An Hour (or six) of Code

For this year's Computer Science Education Week, Code.org, a nonprofit organization that promotes and supports students' access to computer programming education and resources, put together an initiative to get lots of kids and educators to do an hour of coding. At home, after taking a graduate class in Android App programming for educators (which was fun, frustrating, and humbling) using MIT's AppInventor, I tried out their programming site for a younger audience, Scratch, on my 8-year-old daughter. She was immediately hooked. The ability to "see inside" other programmer's projects and remix them is a great way to learn by trial and error what different types of code do. Using Code.org's progressive tutorials, however, grew her conceptual understanding by leaps and bounds. I lifted the screen time limit, and she worked through the stages off and on over a large part of a Saturday (with breaks for playing in the snow and painting). Because the programs are similar, she's easily able to transfer her understanding and mathematical thinking from one program to another. I kind of wish I'd gone through them myself before trying the more complicated AppInventor tutorials for my class. Here are a few things I observed watching an eight year old code:
My daughter is in third grade, and hasn't learned degrees of angles in geometry yet. She now knows that a straight line is 180 degrees, a circle is 360 degrees, a right angle is 90 degrees and you can split it by half into 45 degrees. (And she knows what those look like.) She also learned that if she repeats a sequence like a line being drawn by having the center point rotate a few degrees and repeat she can create patterns, and change them by varying the degrees of the angles. Pretty cool considering when she started that morning she didn't know what angles were.

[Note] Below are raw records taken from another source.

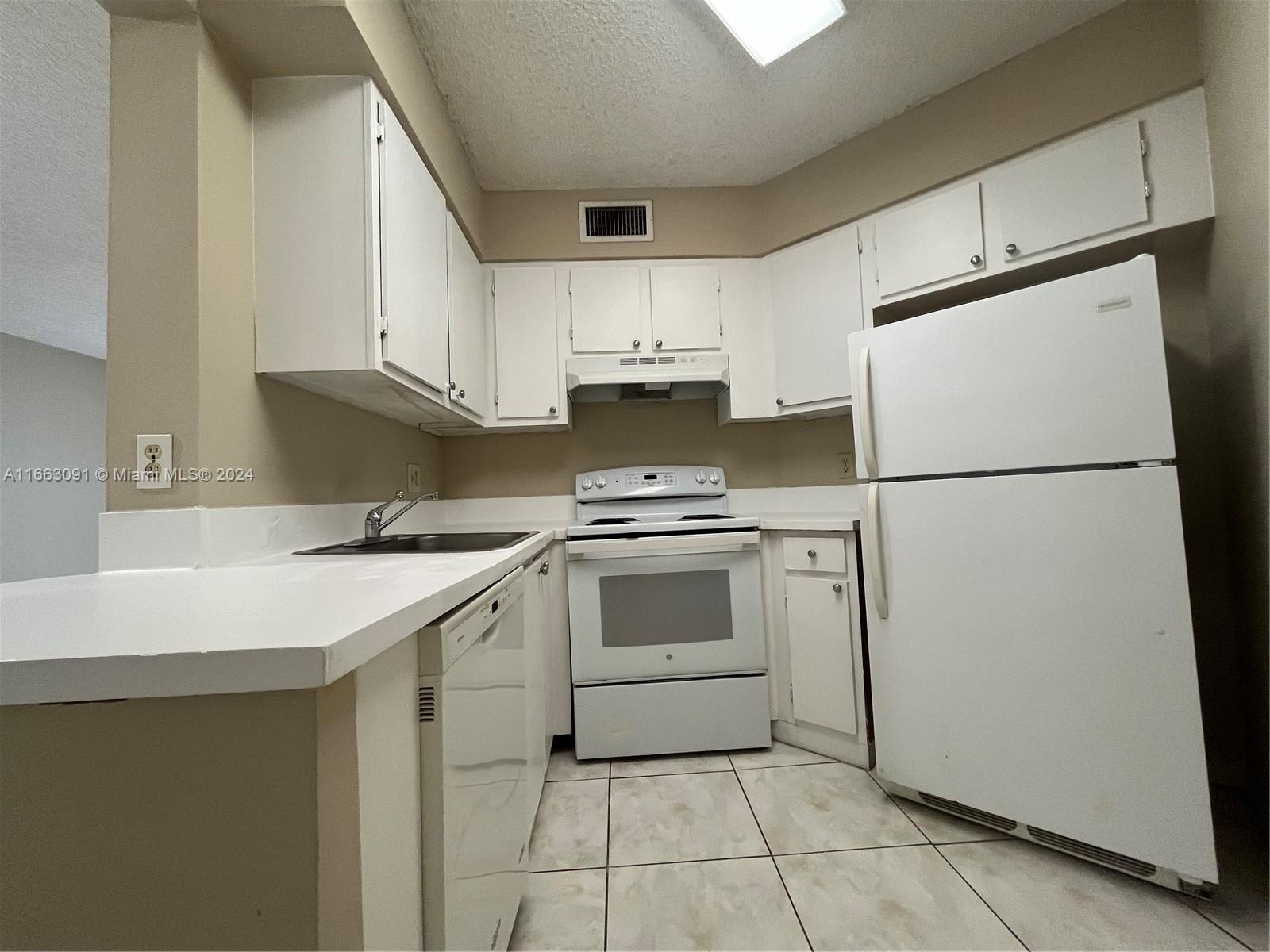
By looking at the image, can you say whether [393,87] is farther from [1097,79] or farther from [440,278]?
[1097,79]

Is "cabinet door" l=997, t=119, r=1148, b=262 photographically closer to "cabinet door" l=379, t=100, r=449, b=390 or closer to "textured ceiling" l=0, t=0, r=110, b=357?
"cabinet door" l=379, t=100, r=449, b=390

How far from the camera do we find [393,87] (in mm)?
1354

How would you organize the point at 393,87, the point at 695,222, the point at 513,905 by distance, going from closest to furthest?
the point at 513,905 → the point at 393,87 → the point at 695,222

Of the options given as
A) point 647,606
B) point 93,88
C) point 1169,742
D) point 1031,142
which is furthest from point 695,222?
point 1169,742

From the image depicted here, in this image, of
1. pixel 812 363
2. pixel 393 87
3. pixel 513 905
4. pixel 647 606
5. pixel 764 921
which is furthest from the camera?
pixel 812 363

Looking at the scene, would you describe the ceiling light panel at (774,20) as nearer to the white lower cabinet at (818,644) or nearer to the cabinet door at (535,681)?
the white lower cabinet at (818,644)

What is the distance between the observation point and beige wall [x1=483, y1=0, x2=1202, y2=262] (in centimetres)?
155

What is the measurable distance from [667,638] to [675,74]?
1983mm

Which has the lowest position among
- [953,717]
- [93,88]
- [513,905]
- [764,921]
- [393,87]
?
[764,921]

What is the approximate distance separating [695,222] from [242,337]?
74.5 inches

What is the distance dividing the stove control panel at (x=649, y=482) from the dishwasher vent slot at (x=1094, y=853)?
160 cm

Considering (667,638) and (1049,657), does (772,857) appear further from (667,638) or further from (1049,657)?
(1049,657)

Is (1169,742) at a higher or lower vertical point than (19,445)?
lower

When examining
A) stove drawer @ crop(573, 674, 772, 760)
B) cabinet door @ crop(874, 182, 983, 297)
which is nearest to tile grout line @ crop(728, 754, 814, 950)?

Most of the new math concepts she learned, she learned by a little explanation, a little modeling, a problem that was given to her, and unlimited time to try and fail repeatedly (and safely) until she succeeded. There was never a test, just a chance for her to solve the problem given a set of tools and as much time and as many attempts as she needed. And I was there to coach her a little if she needed some help.
Ultimately, because she was doing the work, and going through the process of trying, failing, and figuring things out primarily on her own, she was highly motivated to continue working. Watching her satisfaction as she learned new things was satisfying for me. And even if she never goes beyond moving a zombie around on a screen, the math she's learning will be invaluable.